Deux organisations de presse saisissent un tribunal fédéral à Manhattan pour faire fermer Truth API, qui vend à Wall Street un accès accéléré aux posts Truth Social de Donald Trump.
The Intercept et la Freedom of the Press Foundation ont saisi la justice à New York mercredi pour faire fermer Truth API, un abonnement lancé ce mois-ci par Trump Media and Technology Group, la société cotée au Nasdaq qui est derrière Truth Social.
Cet abonnement offre aux sociétés de trading un accès privilégié aux publications du président américain Donald Trump sur les réseaux sociaux, en les leur transmettant quelques fractions de seconde avant leur apparition sur le fil public, un délai suffisant pour permettre aux algorithmes de haute fréquence d'exécuter des milliers d'ordres avant que les autres n'aient le temps de traiter l'information.
Les contrats vont d'environ 60 000 dollars (52 000 euros) à 100 000 dollars (86 600 euros) par mois et couvrent les dix comptes les plus suivis de la plateforme, parmi lesquels le président américain Donald Trump, la Maison-Blanche elle-même, le vice-président des États-Unis JD Vance, le directeur du FBI Kash Patel et le ministre de la Santé Robert F. Kennedy Jr.

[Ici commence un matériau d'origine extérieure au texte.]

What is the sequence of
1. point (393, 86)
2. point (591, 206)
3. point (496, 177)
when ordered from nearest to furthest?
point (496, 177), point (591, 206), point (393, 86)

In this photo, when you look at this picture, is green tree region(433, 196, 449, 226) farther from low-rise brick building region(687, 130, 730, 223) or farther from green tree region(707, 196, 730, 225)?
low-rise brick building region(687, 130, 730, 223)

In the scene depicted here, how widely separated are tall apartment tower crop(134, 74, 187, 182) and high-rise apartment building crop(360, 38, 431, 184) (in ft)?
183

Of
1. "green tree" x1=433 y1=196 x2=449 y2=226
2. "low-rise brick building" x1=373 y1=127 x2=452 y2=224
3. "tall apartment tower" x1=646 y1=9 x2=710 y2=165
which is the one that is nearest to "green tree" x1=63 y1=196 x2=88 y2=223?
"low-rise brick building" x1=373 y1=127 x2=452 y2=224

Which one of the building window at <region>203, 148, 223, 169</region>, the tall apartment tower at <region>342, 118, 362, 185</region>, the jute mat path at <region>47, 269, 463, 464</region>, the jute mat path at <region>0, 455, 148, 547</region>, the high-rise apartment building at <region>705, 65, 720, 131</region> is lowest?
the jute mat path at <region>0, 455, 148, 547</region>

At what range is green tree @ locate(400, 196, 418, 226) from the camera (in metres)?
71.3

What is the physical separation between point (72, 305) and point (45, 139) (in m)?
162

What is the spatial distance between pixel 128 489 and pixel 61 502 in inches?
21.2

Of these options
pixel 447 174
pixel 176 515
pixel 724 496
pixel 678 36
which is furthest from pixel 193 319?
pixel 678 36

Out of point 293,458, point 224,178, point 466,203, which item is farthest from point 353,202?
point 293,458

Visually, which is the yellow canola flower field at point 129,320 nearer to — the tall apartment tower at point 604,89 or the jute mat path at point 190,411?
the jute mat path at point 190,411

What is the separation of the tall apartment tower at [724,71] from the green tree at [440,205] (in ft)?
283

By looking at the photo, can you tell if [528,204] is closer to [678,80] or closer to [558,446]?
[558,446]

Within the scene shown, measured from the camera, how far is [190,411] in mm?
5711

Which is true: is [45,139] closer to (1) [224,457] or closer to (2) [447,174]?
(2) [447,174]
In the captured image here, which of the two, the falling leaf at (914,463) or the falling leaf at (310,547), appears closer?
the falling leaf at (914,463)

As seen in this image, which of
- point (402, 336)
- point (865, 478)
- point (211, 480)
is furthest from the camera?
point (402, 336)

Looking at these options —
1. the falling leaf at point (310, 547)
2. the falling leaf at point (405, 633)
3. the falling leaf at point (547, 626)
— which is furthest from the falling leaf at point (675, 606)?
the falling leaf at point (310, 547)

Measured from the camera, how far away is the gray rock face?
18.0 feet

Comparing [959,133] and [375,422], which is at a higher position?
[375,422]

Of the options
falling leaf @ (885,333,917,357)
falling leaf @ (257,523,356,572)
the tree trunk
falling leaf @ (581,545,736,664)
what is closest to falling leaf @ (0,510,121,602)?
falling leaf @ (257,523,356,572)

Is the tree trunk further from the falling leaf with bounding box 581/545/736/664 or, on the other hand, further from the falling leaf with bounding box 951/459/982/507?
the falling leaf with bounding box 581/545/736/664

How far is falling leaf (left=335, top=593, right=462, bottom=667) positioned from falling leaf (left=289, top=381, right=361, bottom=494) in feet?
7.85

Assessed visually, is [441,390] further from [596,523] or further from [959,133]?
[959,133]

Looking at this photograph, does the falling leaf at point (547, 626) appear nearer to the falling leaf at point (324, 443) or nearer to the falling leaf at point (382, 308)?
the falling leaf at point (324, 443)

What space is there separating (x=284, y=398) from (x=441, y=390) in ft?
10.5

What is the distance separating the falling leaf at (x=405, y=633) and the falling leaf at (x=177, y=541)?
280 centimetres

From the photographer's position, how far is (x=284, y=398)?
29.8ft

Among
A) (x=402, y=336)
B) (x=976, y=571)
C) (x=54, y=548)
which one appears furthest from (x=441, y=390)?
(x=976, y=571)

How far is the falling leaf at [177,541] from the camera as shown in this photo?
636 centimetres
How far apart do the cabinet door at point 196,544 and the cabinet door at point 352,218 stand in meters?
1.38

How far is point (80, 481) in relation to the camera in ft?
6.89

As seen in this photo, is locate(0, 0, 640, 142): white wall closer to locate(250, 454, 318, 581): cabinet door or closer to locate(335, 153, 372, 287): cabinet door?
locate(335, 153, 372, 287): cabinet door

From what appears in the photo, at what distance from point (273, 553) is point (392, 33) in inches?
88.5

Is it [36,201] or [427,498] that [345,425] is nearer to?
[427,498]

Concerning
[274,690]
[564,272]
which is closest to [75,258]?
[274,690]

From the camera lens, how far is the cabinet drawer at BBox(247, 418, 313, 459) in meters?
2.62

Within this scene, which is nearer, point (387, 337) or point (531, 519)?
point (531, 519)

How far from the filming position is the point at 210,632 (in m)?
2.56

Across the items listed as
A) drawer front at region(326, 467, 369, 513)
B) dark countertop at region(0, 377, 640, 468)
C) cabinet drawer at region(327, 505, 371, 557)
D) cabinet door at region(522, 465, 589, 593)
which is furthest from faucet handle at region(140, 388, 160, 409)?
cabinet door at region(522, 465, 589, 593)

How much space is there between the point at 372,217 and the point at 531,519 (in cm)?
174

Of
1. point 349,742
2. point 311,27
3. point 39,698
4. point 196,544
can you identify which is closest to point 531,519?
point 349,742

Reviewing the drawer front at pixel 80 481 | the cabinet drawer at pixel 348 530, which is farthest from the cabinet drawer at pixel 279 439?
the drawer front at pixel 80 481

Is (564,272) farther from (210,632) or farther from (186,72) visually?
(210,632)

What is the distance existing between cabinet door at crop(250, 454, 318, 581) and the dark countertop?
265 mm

Plus d'une dizaine de clients se sont abonnés, principalement des sociétés de trading à haute fréquence, selon les dirigeants de l'entreprise.
Le directeur général par intérim, Kevin McGurn, a déclaré lors d'une conférence téléphonique sur les résultats lundi que les abonnés recevaient les informations "un tout petit peu plus vite" que le reste du public, après avoir présenté ce service comme un canal en temps réel pour les publications de la plateforme ayant le plus d'impact sur les marchés.
Le président américain Donald Trump détient environ 41 % de l'entreprise via un trust révocable supervisé par son fils aîné, Donald Trump Jr., cette participation valant actuellement près de 1 milliard de dollars (866 millions d'euros).
Les annonces officielles, soutiennent The Intercept et la Freedom of the Press Foundation, appartiennent au public et non à celui qui paie le plus cher pour y accéder.
Deux griefs constitutionnels
La plainte, qui vise le président américain Donald Trump ainsi que le directeur de cabinet adjoint Dan Scavino, l'assistante exécutive Natalie Harp et le Bureau exécutif du président, qualifie cet arrangement de "profondément corrompu".
Les plaignants estiment que le service viole le Premier Amendement en refusant un accès égal aux annonces présidentielles, et le Cinquième en subordonnant cet accès au paiement de sommes jugées déraisonnables. Ils relèvent que nombre des 9 000 à 11 000 messages publiés par Trump depuis janvier 2025 n'ont été accompagnés d'aucun communiqué de la Maison-Blanche.
"Trump cherche à s'enrichir en privatisant des informations gouvernementales", a déclaré Ben Muessig, rédacteur en chef de The Intercept.
Un porte-parole de Trump Media a répliqué que les critiques révélaient "une incapacité à comprendre la distinction entre informations publiques et non publiques", ajoutant que des militants de gauche instrumentalisaient les tribunaux.
La Maison-Blanche n'a pas commenté la plainte, qui fait suite à une demande formulée le mois dernier par les sénateurs américains Elizabeth Warren et Adam Schiff auprès de la Securities and Exchange Commission pour qu'elle examine si ce service porte atteinte à l'intégrité des marchés.
Un schéma antérieur au lancement de l'abonnement payant
Ce service formalise un avantage qui suscite des interrogations depuis des mois.
À plusieurs reprises cette année, les marchés à terme ont enregistré des accès d'activité inhabituels quelques minutes avant la publication sur le compte du président américain Donald Trump d'annonces majeures concernant la guerre en Iran.
Aucune enquête n'a pour l'heure abouti.
Le cas le plus flagrant s'est produit le 23 mars, lorsque les contrats à terme sur le S&P 500 et sur le pétrole ont enregistré des pics de volumes isolés vers 6 h 50 à New York. Quinze minutes plus tard, Trump a publié un message indiquant que des discussions avaient eu lieu avec l'Iran et que les frappes contre ses infrastructures énergétiques étaient suspendues.
Les contrats à terme sur actions ont bondi de plus de 2,5 % et le West Texas Intermediate a chuté de près de 6 %.
Selon une analyse de 1 341 messages publiés entre fin janvier et début avril, réalisée par la Queensland University of Technology, quinze épisodes ont suscité des soupçons de délit d'initié.